Directions: The records are to be repeated exactly, and any images in them are to be dropped.
====== Dataset excerpts ======
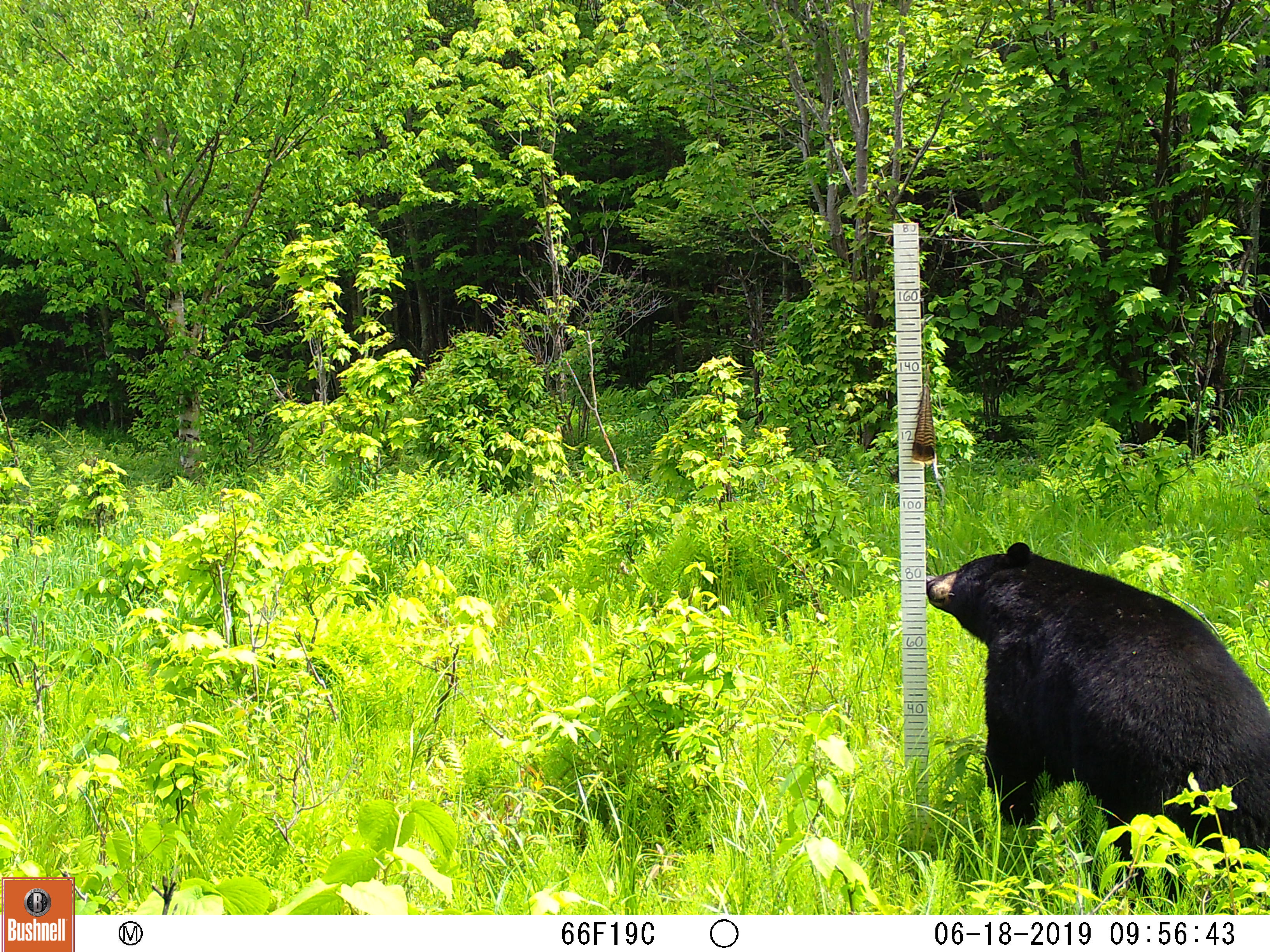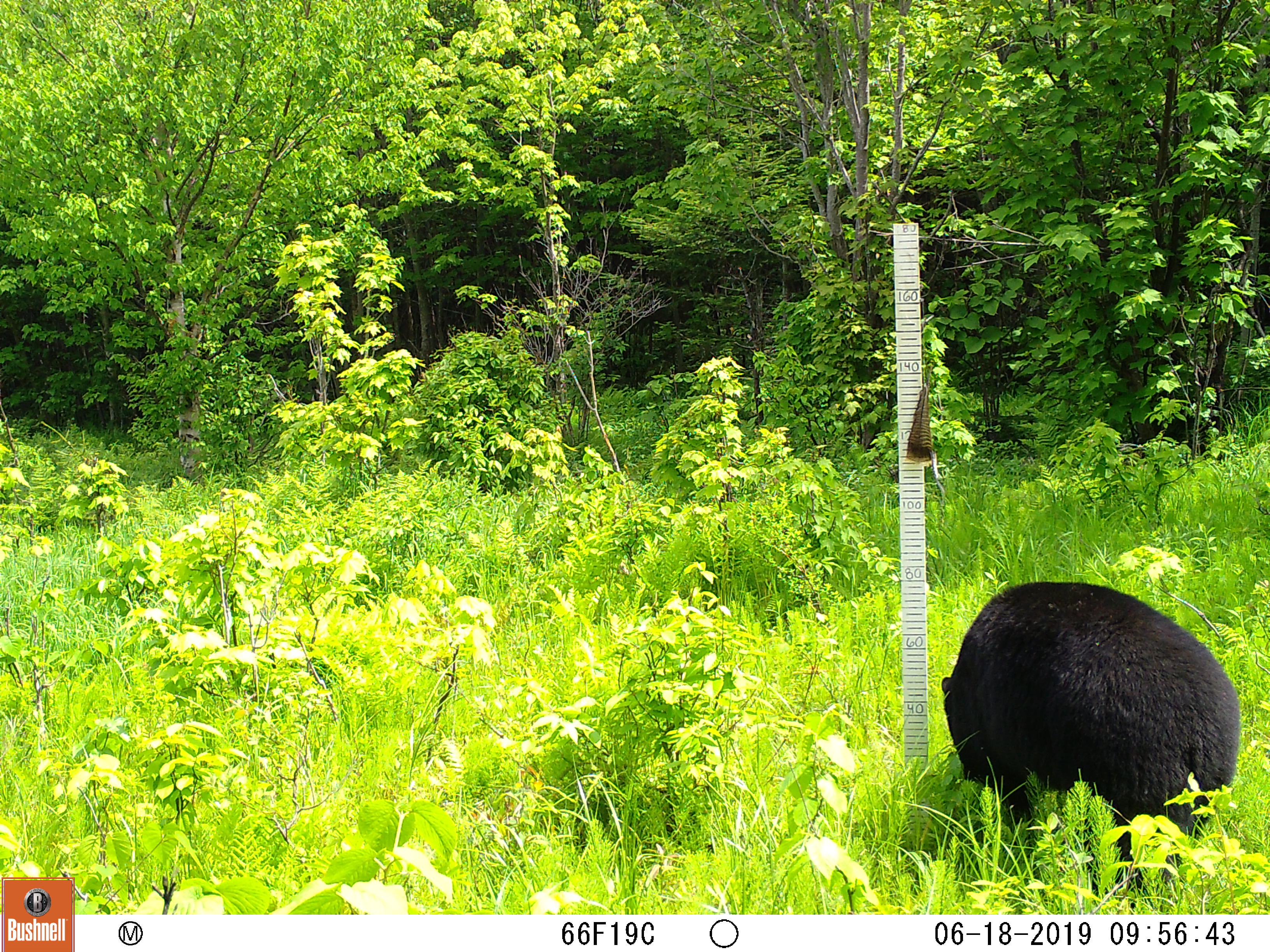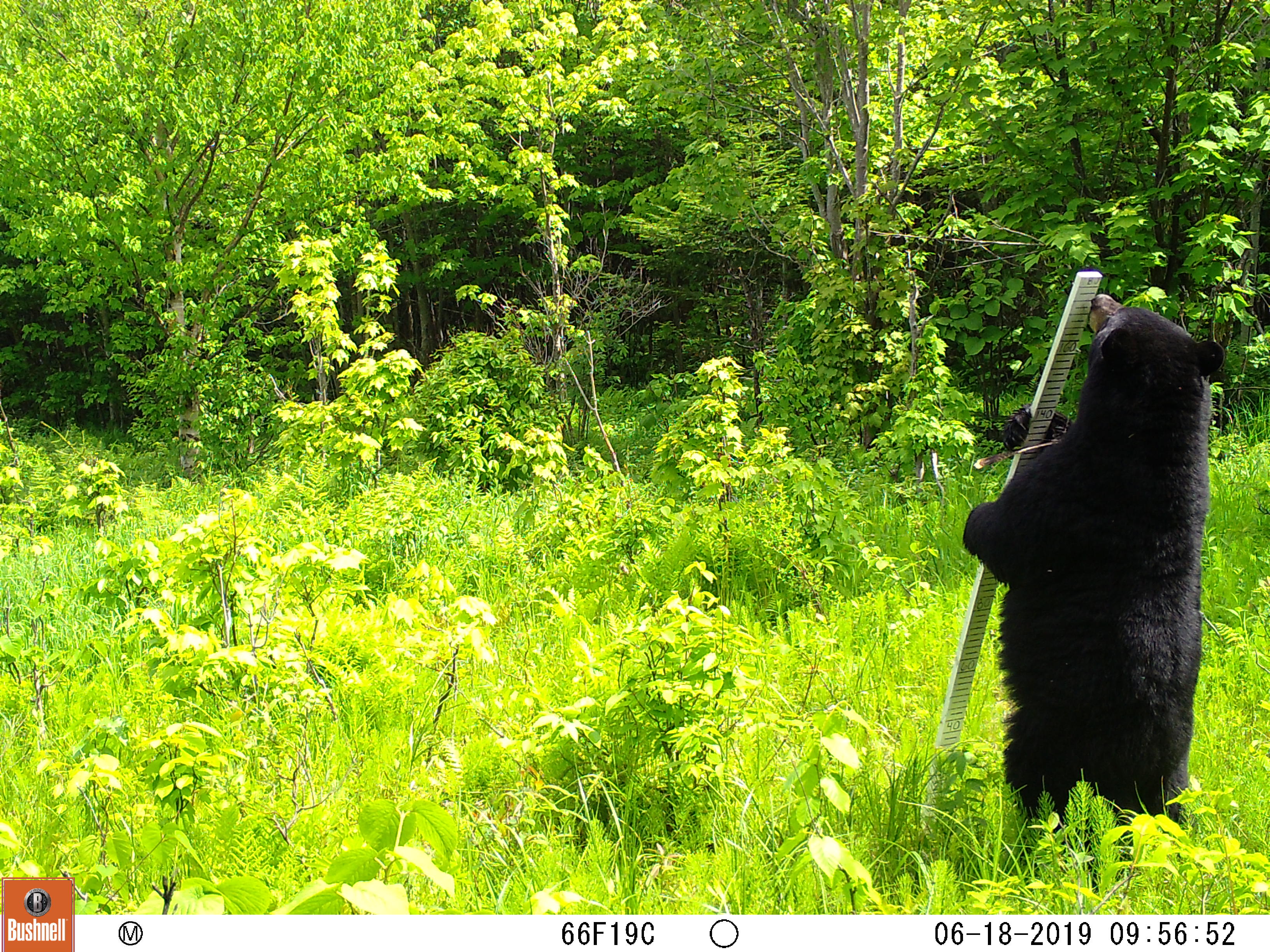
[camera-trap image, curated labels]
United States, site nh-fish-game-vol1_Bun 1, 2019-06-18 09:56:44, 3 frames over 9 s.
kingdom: Animalia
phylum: Chordata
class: Mammalia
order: Carnivora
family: Ursidae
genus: Ursus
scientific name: Ursus americanus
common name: black bear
Black bear (Ursus americanus).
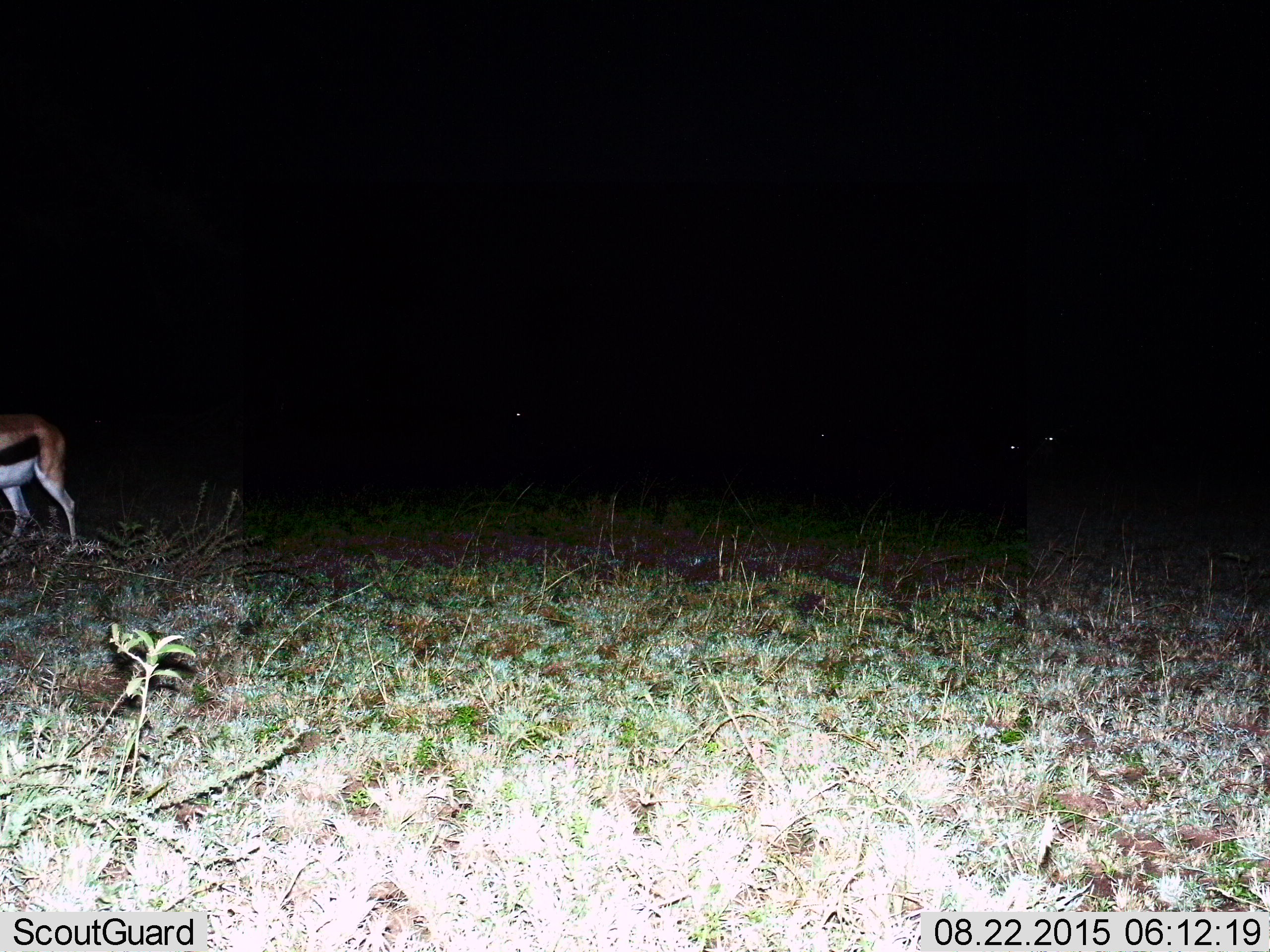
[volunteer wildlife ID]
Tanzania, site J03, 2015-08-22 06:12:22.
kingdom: Animalia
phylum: Chordata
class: Mammalia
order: Artiodactyla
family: Bovidae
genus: Eudorcas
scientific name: Eudorcas thomsonii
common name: thomson's gazelle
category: gazellethomsons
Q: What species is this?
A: Gazellethomsons (thomson's gazelle) (Eudorcas thomsonii).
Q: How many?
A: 1.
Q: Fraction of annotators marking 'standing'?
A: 70%.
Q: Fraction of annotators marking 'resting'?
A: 0%.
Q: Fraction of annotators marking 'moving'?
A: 30%.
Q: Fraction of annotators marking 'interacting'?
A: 0%.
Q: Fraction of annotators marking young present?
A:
======
Task solution:
[camera-trap image, curated labels]
United States, site nh-fish-game-vol1_Bun 1, 2019-06-18 09:56:44, 3 frames over 9 s.
kingdom: Animalia
phylum: Chordata
class: Mammalia
order: Carnivora
family: Ursidae
genus: Ursus
scientific name: Ursus americanus
common name: black bear
Black bear (Ursus americanus).
[volunteer wildlife ID]
Tanzania, site J03, 2015-08-22 06:12:22.
kingdom: Animalia
phylum: Chordata
class: Mammalia
order: Artiodactyla
family: Bovidae
genus: Eudorcas
scientific name: Eudorcas thomsonii
common name: thomson's gazelle
category: gazellethomsons
Q: What species is this?
A: Gazellethomsons (thomson's gazelle) (Eudorcas thomsonii).
Q: How many?
A: 1.
Q: Fraction of annotators marking 'standing'?
A: 70%.
Q: Fraction of annotators marking 'resting'?
A: 0%.
Q: Fraction of annotators marking 'moving'?
A: 30%.
Q: Fraction of annotators marking 'interacting'?
A: 0%.
Q: Fraction of annotators marking young present?
A:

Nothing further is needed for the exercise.